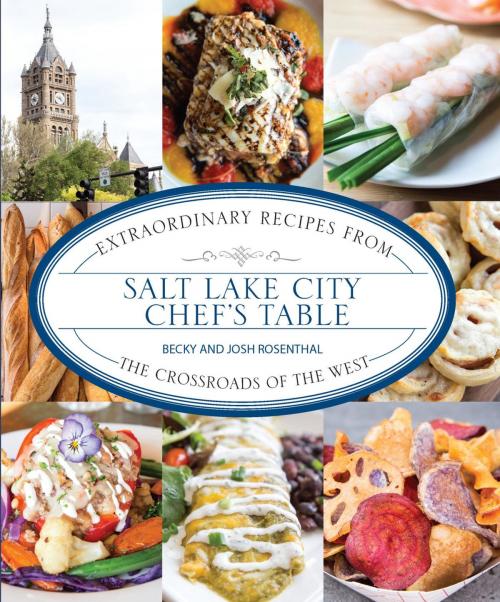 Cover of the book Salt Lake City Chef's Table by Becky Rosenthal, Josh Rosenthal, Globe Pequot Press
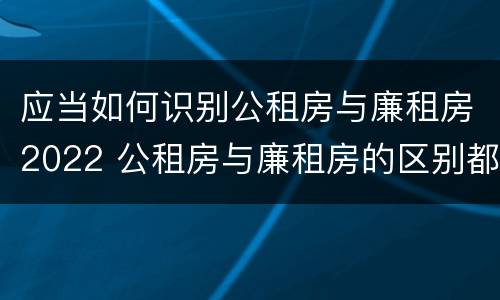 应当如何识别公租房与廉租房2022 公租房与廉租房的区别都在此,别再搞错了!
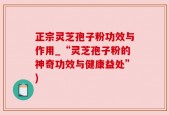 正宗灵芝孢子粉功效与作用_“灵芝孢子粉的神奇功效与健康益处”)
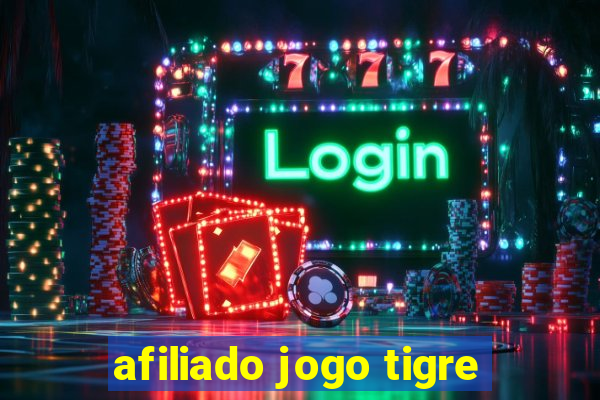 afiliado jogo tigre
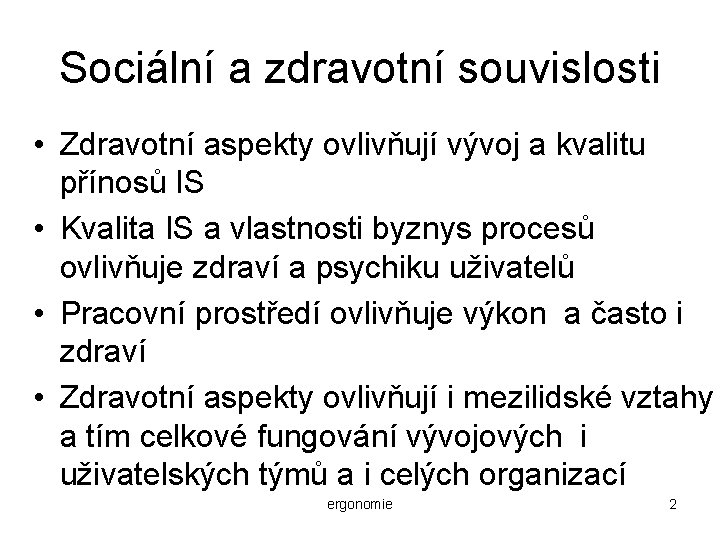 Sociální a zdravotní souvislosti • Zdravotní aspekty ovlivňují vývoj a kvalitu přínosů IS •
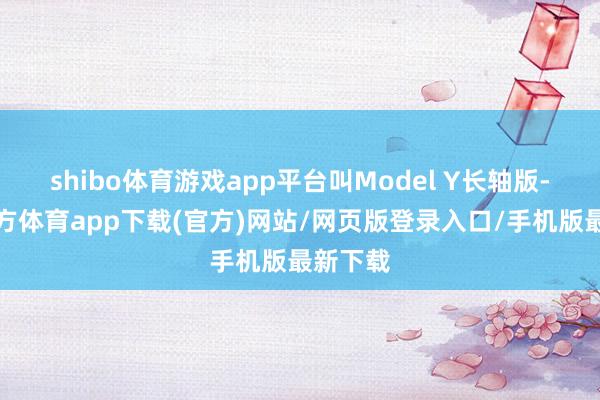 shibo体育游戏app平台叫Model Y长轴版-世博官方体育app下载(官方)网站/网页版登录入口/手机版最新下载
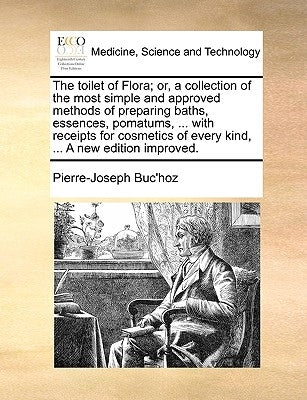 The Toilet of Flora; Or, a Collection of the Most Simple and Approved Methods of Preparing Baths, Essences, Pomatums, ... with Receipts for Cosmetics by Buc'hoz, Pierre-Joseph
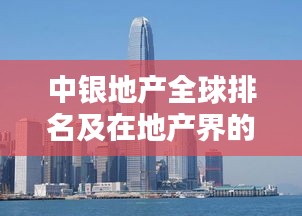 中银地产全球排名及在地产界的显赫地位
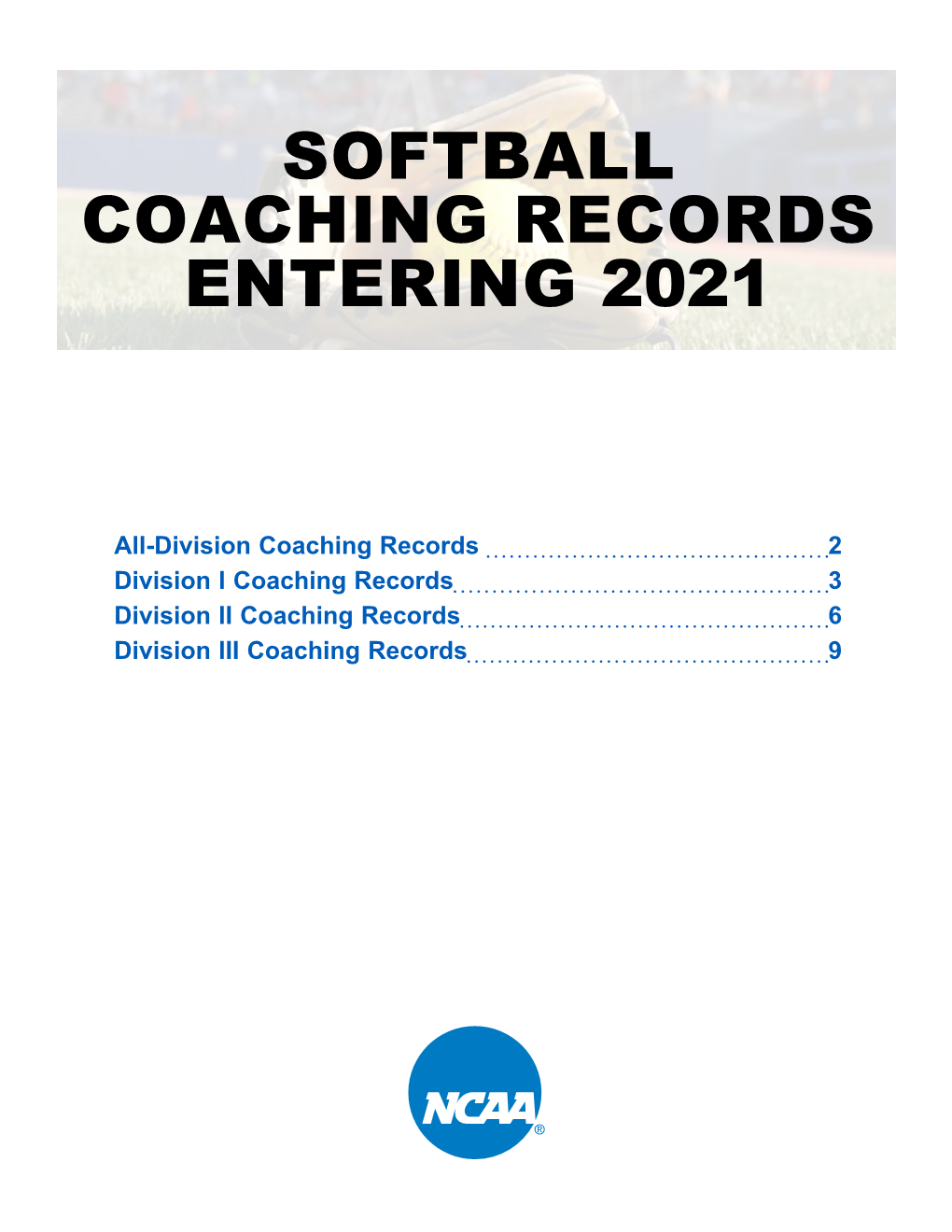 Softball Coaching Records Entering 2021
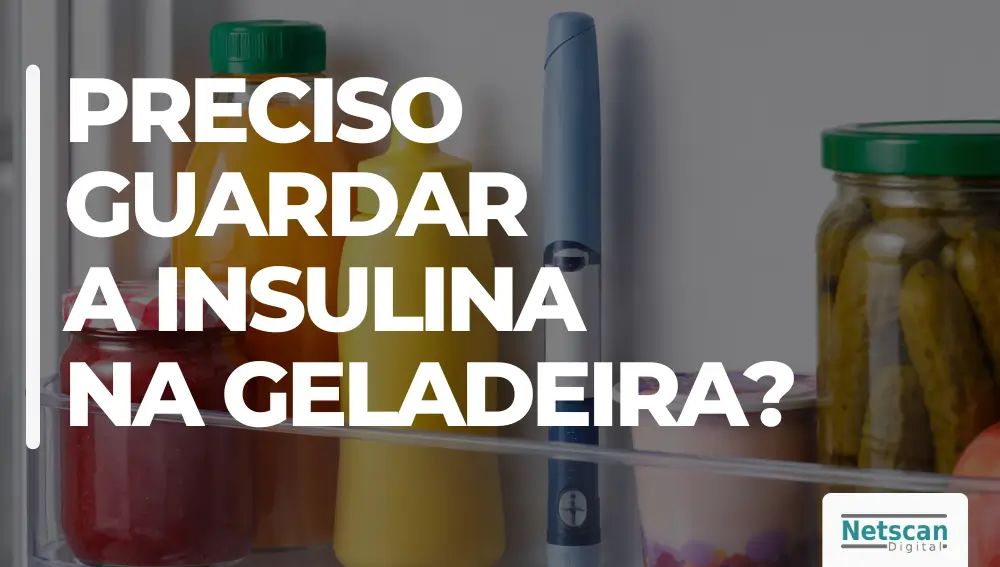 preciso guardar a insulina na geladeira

○ ○ ○ ○ ○ ○ ○

Every line from the one with "中银地产全球排名及在地产界的显赫地位" to the end of the records above should be restated word for word, and no picture belongs in the copy.

* [Your solution]
 中银地产全球排名及在地产界的显赫地位
 Softball Coaching Records Entering 2021
 preciso guardar a insulina na geladeira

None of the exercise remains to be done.